Mittwoch, 10. Oktober 2012 / 09:16 Uhr

Mit der Energie aus der Glukose zweier lebender Hummer kann eine Uhr betrieben werden. Das haben US-Wissenschaftler der Clarkson University und des Vermont College of Medicine bewiesen.

Schnecke mit Elektroden.

Die zwei implantierten Elektroden aus Kohlenstoff-Nanoröhrchen in den Körpern der Hummer erzeugten in Serie geschaltet genug Strom, um eine Uhr eine Stunde lang am Laufen zu halten. Laut den Wissenschaftlern leiden die Versuchstiere keine Schmerzen, da sich an den Eintrittsstellen für die Geräte keinerlei Nervenenden befinden. Zukünftig soll diese Technologie zur Energieversorgung von Herzschrittmachern und anderen Implantaten verwendet werden.

Strom aus Zucker

«Um Strom zu erzeugen, wird an der Anode Glukose oxidiert und an der Kathode Sauerstoff reduziert. Dadurch wandern die Elektroden und es fliesst Strom. Dieser Prozess erfordert allerdings einen Katalysator. Hier gibt es zwei verschiedene Ansätze, die verfolgt werden: Abiotische Brennstoffzellen verwenden Elektroden aus Platin, die gleichzeitig als Katalysator dienen, bei enzymatischen Zellen übernehmen Enzyme die Oxidation von Glukose», erklärt Christian Köhler vom Institut für Mikrosystemtechnik der Universität Freiburg gegenüber pressetext.

Die Technologie wurde schon früher an Schnecken, Muscheln und den Ohren von Hasen ausprobiert, die US-Wissenschaftler betonen aber, dass ihre Hummer-Uhr eine Premiere darstellt: Erstmals wurde ein elektronisches Gerät durch Energie aus dem Inneren eines lebenden Organismus mit Strom versorgt.

Nach einer Stunde sank der Blutzuckerspiegel der Hummer vorerst ab. Nach der Nahrungsaufnahme stieg er allerdings wieder an und die Hummer betrieben die Uhr weiter. Versuche an einem künstlichen System, das dem menschlichen Kreislauf nachempfunden wurde, haben bewiesen, dass die Glukosekonzentrationen, die im menschlichen Körper normalerweise vorkommen, ausreichen, um einen Herzschrittmacher zu betreiben. Die Wissenschaftler haben in einem Experiment mit verschiedenen Blutzuckerwerten in künstlichen Lösungen einen Schrittmacher fünf Stunden lang ausschliesslich mit Energie aus Glukose betrieben.

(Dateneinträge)
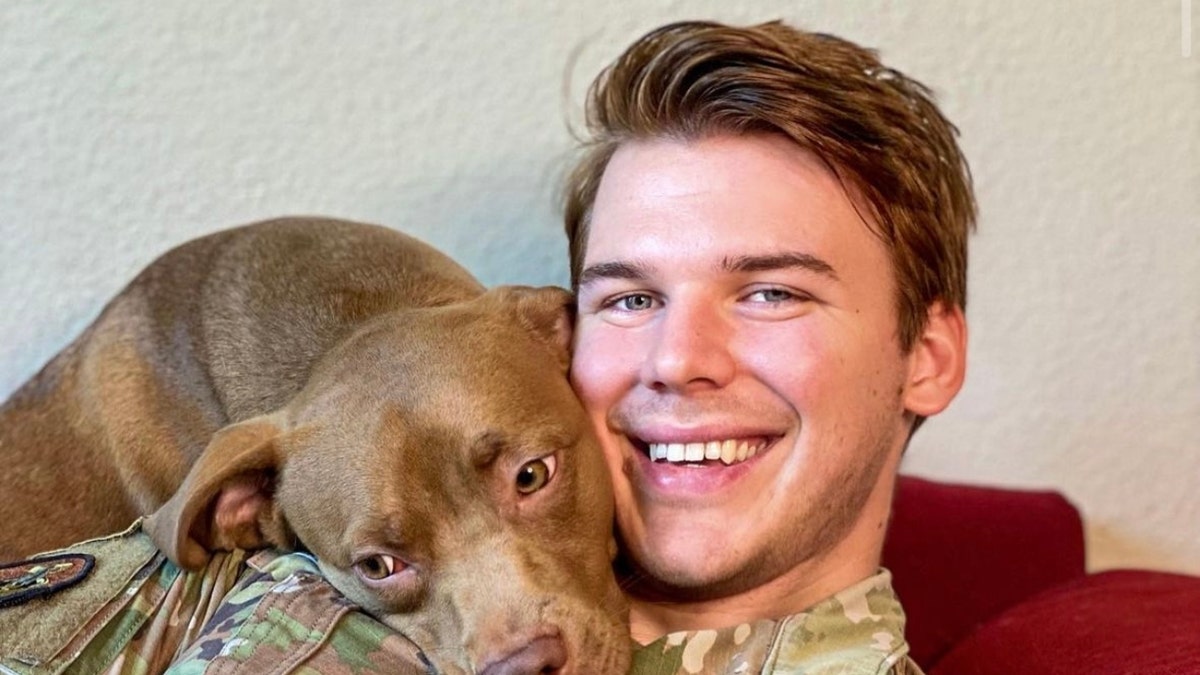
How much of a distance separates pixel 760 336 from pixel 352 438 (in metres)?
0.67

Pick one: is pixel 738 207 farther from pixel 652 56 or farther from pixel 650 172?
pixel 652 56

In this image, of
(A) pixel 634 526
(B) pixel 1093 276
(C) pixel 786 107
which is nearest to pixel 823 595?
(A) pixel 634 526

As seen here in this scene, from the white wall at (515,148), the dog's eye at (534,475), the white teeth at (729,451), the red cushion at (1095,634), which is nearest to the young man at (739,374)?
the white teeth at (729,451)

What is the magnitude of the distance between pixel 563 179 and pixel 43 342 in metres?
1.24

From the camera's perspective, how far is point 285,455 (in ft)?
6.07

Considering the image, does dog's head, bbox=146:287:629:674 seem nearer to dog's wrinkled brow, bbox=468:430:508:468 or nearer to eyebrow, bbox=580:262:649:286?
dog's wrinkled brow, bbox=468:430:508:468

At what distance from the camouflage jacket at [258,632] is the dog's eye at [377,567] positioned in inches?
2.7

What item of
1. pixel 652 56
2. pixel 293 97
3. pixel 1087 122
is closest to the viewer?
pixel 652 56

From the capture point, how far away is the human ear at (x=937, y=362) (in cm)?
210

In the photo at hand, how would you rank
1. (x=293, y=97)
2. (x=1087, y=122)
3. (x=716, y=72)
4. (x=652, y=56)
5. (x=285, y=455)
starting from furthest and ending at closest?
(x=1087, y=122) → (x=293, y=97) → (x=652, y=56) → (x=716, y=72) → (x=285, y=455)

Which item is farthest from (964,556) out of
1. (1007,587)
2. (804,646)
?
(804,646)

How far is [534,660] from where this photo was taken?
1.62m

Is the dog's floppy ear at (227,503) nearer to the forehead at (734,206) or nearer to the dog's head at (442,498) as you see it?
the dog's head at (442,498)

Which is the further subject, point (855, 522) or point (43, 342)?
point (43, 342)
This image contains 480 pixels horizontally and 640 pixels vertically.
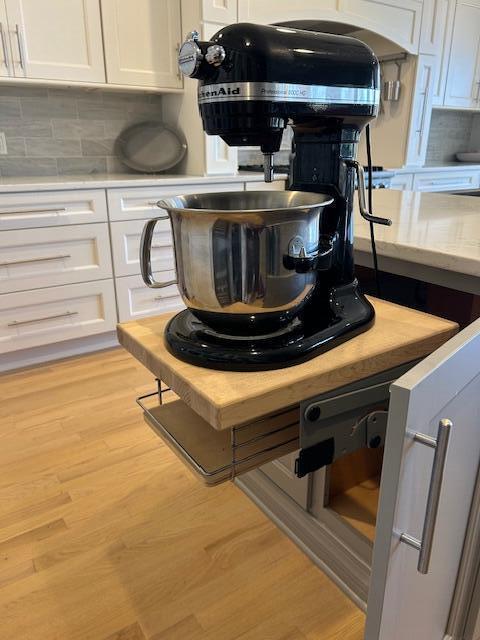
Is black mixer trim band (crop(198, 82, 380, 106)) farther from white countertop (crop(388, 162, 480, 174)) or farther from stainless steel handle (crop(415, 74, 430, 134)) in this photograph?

Zu lösende Aufgabe
Setzen Sie den Bericht über die mit Glukose aus lebenden Hummern betriebene Uhr im Anschluss an seinen letzten Satz fort.

Ergebnis
Medizinisch wertvoll

«Die Brennstoffzellen haben eine Grösse von wenigen Quadratzentimetern. Ein Modul mit zirka 13 Quadratzentimetern passt zu den Massen eines Herzschrittmachers. Die Elektrode könnte mit einem galvanischen Verfahren direkt auf einen Schrittmacher aufgebracht werden. Die Grösse der Zellen ist direkt proportional zur Leistung. Für die Versorgung von Implantaten reicht der Strom aus den kleinen Modulen in unserem Labor schon aus», so Köhler. Bis zu einer medizinischen Anwendung ist der Weg aber noch weit.

«Es gibt derzeit noch einige Probleme zu lösen. Enzyme haben eine begrenzte Lebensdauer und die Katalysatoren aus Platin 'verstopfen' im Körper nach kurzer Zeit. Die Leistungsdichte enzymatischer Brennstoffzellen ist höher als die von abiotischen», so Köhler. Das Potenzial der Technologie ist unbestritten. «In Zukunft sollen die Brennstoffzellen Humanimplantate unbegrenzt und kontinuierlich mit Strom versorgen. Patienten müssten sich dann lediglich einmal einer Operation unterziehen. Mögliche Anwendungen reichen von Glukose-Sensoren für Diabetiker bis zu Herzschrittmachern», sagt der Experte.

Die Forscher haben bereits einige Ideen, wie sie die derzeitigen Probleme beheben könnten. «In den nächsten zehn Jahren sollte zumindest im Labor klar sein, ob das Konzept funktioniert. Für einen Einsatz beim Menschen muss das System 100-prozentig zuverlässig sein. Dazu sind langfristige Zulassungsstudien nötig», erklärt Köhler.